• _WORK ITEM 1_:
Reproduce, word for word, everything in the acquisition terms from "Adesso and Adeda elect" down to "Chairman & CEO.".
• _WORK ITEM 2_:
List every dollar amount that appears in the acquisition terms.

Tree Top and Adesso Biosciences Limited will continue to discuss various terms and conditions for the potential acquisition of Wuxi Adesso Nanotech by GoHealth.

 
E.
Adesso and Adeda elect a total of two members to the board of directors of GoHealth, and one shall be elected by Tree Top.

 
F.
Thereafter, GoHealth shall operate under its Chairman & CEO.

 
G.
Prior to the acquisition, Adesso and Adeda each submit a two (2) year business plan to be reviewed and approved, first by the Board of GoHealth and then presented to Tree Top Board for approval.

 
H.
Tree Top and/or GoHealth (f/n/a Adesso and Adeda) raise $2,000,000+/- for the purpose of executing the approved business plan.

 
I.
Tree Top and/or GoHealth execute a secondary capital raise of approximately $5,000,000 - $10,000,000, based on GoHealth’s operating performance, its board request and Tree Top board of directors’ approval.

 
J. 
While Tree Top owns 50% of  the outstanding stock of GoHealth,  GoHealth shall be prohibited from issuing new stock other than that required for the two raises (terms H and I above), which are to be at a reasonably agreed upon valuation.

 
K.

• _EXTRACTED DATA_:
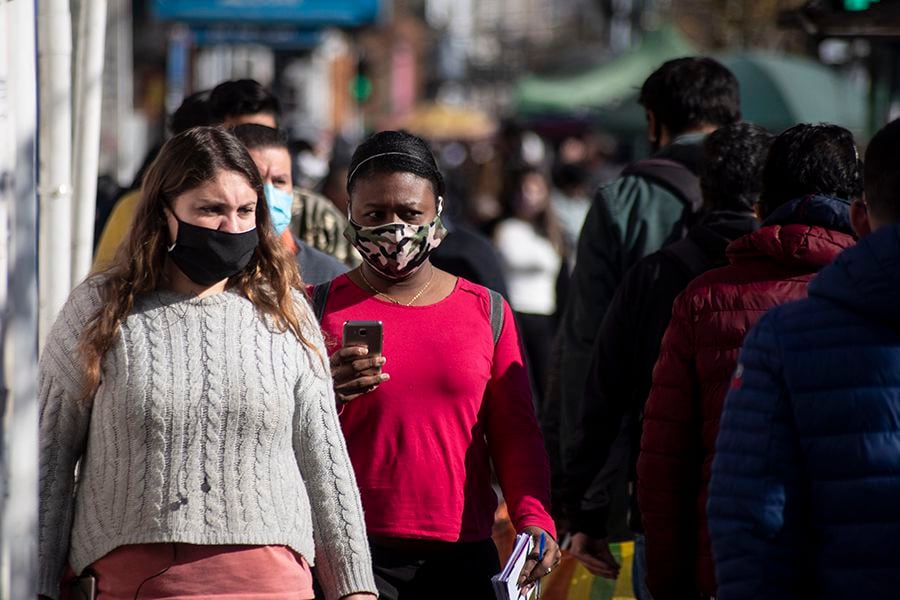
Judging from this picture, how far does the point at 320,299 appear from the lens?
4.51m

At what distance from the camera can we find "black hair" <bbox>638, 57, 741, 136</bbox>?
20.0 ft

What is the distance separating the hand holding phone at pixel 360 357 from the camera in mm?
4223

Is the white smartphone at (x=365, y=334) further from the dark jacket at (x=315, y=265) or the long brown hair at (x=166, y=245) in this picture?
the dark jacket at (x=315, y=265)

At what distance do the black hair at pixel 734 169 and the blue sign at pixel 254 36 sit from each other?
15783 millimetres

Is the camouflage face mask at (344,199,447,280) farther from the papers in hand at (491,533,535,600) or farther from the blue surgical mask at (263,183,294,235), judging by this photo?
the blue surgical mask at (263,183,294,235)

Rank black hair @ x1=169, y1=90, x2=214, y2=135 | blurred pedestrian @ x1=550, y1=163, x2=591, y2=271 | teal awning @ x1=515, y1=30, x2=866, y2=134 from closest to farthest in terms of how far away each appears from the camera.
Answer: black hair @ x1=169, y1=90, x2=214, y2=135, blurred pedestrian @ x1=550, y1=163, x2=591, y2=271, teal awning @ x1=515, y1=30, x2=866, y2=134

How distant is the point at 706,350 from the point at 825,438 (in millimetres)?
980

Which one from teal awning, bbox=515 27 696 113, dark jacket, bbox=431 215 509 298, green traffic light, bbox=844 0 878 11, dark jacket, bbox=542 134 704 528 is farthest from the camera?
teal awning, bbox=515 27 696 113

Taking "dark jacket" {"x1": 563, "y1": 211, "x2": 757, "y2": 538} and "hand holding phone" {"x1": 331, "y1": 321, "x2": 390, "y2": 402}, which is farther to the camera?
"dark jacket" {"x1": 563, "y1": 211, "x2": 757, "y2": 538}

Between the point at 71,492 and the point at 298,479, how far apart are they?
556 millimetres

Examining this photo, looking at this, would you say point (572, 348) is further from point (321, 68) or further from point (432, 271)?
point (321, 68)

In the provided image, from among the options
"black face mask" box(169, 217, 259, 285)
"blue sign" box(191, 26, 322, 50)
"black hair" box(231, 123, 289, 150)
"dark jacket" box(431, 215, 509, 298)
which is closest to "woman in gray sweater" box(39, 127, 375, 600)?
"black face mask" box(169, 217, 259, 285)

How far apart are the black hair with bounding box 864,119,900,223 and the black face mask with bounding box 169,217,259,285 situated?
5.09 ft

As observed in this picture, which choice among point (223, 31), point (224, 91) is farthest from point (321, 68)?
point (224, 91)
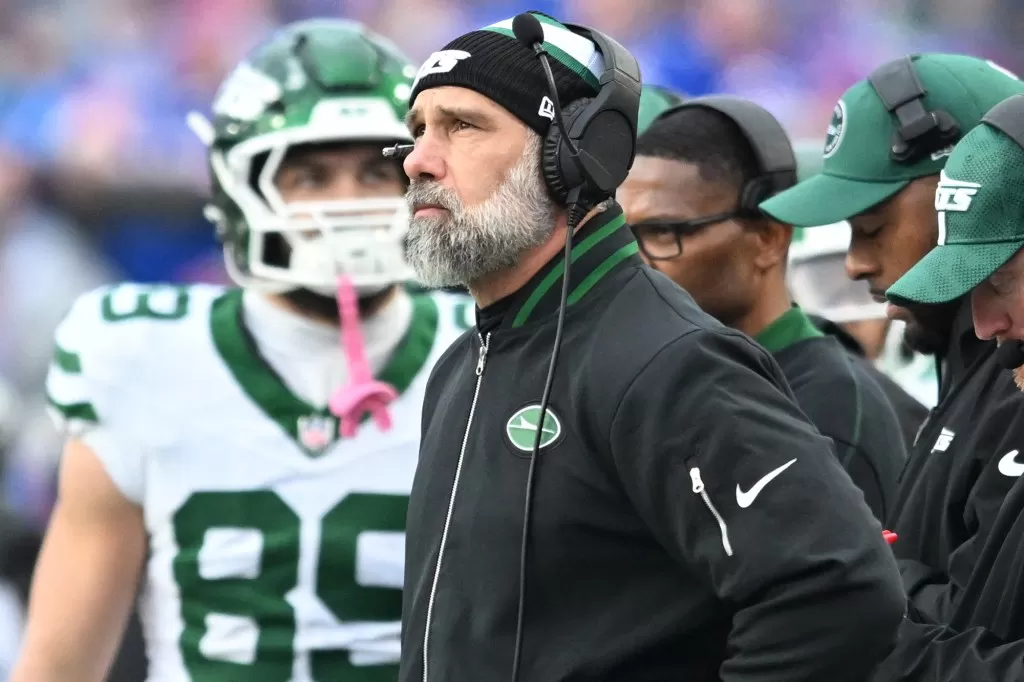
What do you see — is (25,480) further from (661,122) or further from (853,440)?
(853,440)

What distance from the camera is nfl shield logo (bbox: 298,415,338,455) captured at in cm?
351

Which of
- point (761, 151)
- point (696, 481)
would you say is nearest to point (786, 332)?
point (761, 151)

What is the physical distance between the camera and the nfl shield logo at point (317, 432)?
3.51 m

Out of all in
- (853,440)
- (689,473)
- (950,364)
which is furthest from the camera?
(853,440)

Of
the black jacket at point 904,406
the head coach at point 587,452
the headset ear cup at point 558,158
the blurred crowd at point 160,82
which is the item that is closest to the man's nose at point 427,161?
the head coach at point 587,452

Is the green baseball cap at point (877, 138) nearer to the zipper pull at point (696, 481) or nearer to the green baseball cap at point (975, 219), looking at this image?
the green baseball cap at point (975, 219)

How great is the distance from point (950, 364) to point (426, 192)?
983 mm

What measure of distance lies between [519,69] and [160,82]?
519 cm

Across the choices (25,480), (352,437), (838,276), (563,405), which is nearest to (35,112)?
(25,480)

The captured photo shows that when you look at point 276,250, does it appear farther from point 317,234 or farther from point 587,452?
point 587,452

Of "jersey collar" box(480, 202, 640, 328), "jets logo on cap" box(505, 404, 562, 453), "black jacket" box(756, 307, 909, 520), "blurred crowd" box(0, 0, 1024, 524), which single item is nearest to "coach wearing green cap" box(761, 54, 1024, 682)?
"black jacket" box(756, 307, 909, 520)

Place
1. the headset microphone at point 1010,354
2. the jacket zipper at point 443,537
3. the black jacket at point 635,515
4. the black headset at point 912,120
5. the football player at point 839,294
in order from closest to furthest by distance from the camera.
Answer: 1. the black jacket at point 635,515
2. the jacket zipper at point 443,537
3. the headset microphone at point 1010,354
4. the black headset at point 912,120
5. the football player at point 839,294

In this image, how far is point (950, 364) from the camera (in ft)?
9.33

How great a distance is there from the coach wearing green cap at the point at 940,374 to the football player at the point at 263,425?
954 millimetres
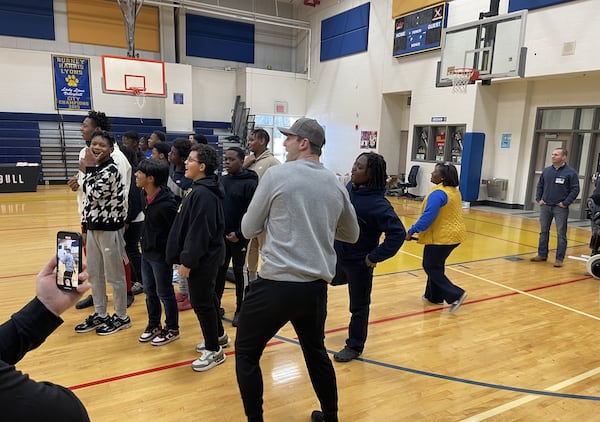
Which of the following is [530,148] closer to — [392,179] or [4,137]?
[392,179]

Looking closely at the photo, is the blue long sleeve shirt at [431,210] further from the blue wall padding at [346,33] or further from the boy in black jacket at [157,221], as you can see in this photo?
the blue wall padding at [346,33]

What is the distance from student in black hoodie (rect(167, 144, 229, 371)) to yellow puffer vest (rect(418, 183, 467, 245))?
7.36 ft

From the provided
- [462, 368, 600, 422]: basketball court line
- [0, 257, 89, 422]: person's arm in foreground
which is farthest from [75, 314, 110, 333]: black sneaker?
[462, 368, 600, 422]: basketball court line

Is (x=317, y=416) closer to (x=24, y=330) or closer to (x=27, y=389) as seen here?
(x=24, y=330)

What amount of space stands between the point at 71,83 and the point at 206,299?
1522 cm

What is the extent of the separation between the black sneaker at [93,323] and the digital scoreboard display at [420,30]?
11.9m

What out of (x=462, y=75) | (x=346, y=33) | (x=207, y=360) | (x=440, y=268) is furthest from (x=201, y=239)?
(x=346, y=33)

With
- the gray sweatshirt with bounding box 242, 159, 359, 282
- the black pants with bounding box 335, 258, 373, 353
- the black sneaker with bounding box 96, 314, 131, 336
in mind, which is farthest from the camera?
the black sneaker with bounding box 96, 314, 131, 336

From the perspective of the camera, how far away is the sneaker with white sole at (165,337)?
3.45 metres

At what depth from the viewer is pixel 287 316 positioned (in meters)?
2.06

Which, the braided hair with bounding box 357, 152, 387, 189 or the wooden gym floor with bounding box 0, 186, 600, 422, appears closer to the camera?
the wooden gym floor with bounding box 0, 186, 600, 422

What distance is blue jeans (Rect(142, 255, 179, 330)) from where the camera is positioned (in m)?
3.23

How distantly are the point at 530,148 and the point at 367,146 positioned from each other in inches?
228

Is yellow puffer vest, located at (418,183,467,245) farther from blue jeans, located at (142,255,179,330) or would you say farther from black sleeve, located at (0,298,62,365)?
black sleeve, located at (0,298,62,365)
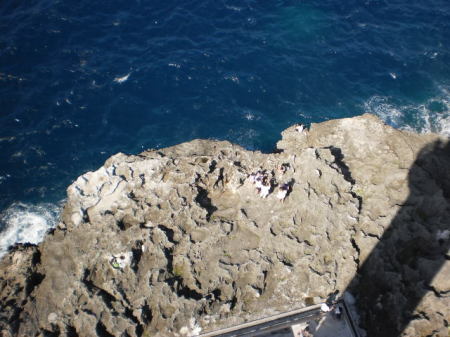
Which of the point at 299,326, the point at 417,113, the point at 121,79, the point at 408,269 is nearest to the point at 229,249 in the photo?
the point at 299,326

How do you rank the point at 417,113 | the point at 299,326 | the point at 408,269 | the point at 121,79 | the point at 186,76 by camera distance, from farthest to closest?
1. the point at 186,76
2. the point at 121,79
3. the point at 417,113
4. the point at 408,269
5. the point at 299,326

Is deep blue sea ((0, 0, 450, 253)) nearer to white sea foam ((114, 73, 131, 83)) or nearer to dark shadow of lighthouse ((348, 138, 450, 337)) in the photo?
A: white sea foam ((114, 73, 131, 83))

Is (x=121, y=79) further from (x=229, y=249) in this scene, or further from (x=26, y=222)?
(x=229, y=249)

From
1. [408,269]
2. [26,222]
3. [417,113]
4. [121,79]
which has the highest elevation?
[121,79]

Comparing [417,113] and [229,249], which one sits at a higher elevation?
[229,249]

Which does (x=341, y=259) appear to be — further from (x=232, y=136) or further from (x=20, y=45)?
(x=20, y=45)

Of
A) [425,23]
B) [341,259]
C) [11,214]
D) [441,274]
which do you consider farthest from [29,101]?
[425,23]

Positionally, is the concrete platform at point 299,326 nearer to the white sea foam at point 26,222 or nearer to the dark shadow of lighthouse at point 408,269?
the dark shadow of lighthouse at point 408,269
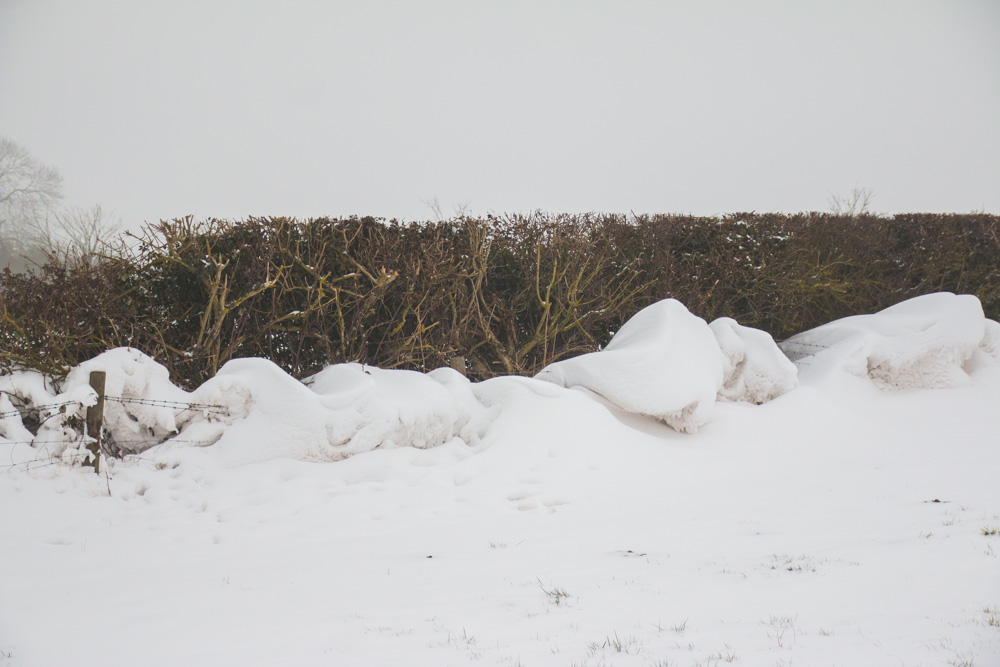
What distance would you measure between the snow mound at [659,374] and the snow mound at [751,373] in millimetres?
619

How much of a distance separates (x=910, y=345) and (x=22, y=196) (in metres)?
31.0

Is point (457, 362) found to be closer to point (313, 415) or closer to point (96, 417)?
point (313, 415)

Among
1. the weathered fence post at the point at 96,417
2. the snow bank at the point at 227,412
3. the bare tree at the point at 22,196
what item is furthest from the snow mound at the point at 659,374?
the bare tree at the point at 22,196

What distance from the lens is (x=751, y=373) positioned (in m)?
8.85

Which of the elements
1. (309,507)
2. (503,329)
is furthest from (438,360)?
(309,507)

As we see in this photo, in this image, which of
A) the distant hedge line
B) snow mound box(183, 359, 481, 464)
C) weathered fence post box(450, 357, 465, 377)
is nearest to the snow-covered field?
snow mound box(183, 359, 481, 464)

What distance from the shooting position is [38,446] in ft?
20.0

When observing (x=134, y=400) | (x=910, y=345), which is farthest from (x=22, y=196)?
(x=910, y=345)

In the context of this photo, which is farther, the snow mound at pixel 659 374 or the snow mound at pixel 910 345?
the snow mound at pixel 910 345

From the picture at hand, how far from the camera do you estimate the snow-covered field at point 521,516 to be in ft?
10.7

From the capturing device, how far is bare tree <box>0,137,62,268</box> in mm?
25922

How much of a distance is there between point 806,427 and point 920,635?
5.70 metres

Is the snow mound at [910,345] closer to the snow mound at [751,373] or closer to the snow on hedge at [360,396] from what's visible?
the snow on hedge at [360,396]

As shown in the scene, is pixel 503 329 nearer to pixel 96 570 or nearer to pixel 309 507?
pixel 309 507
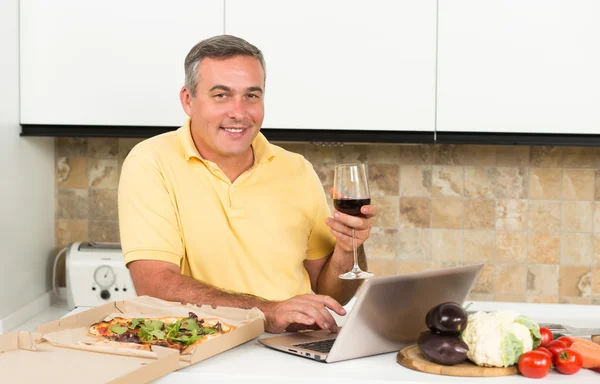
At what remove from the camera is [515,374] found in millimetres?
1297

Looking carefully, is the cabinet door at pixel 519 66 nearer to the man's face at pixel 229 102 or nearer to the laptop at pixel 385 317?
the man's face at pixel 229 102

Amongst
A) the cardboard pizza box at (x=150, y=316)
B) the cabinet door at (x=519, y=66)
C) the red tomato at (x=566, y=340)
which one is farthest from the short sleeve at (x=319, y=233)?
the red tomato at (x=566, y=340)

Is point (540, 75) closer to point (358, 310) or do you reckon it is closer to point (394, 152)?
point (394, 152)

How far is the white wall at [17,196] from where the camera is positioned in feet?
8.42

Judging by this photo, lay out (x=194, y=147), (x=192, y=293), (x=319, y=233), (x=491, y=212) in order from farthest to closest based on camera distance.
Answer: (x=491, y=212) → (x=319, y=233) → (x=194, y=147) → (x=192, y=293)

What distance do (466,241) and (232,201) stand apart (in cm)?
125

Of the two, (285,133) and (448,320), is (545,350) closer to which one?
(448,320)

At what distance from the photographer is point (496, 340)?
129 cm

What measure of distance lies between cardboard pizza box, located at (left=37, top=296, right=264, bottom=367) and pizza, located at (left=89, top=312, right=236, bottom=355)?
0.6 inches

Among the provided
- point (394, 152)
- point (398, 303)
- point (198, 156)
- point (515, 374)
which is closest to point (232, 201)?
point (198, 156)

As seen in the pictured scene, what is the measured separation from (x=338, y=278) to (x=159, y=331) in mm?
734

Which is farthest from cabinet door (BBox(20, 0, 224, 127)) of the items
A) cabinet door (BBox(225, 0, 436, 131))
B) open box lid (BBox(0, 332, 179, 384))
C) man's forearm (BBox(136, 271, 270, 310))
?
open box lid (BBox(0, 332, 179, 384))

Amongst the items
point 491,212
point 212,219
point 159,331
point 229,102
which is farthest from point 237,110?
point 491,212

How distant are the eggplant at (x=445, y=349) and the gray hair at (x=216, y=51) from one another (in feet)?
3.02
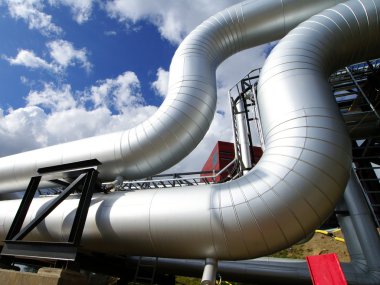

• _EXERCISE SOLUTION 1_:
Adesso and Adeda elect a total of two members to the board of directors of GoHealth, and one shall be elected by Tree Top.

 
F.
Thereafter, GoHealth shall operate under its Chairman & CEO.

• _EXERCISE SOLUTION 2_:
$2,000,000+/-
$5,000,000
$10,000,000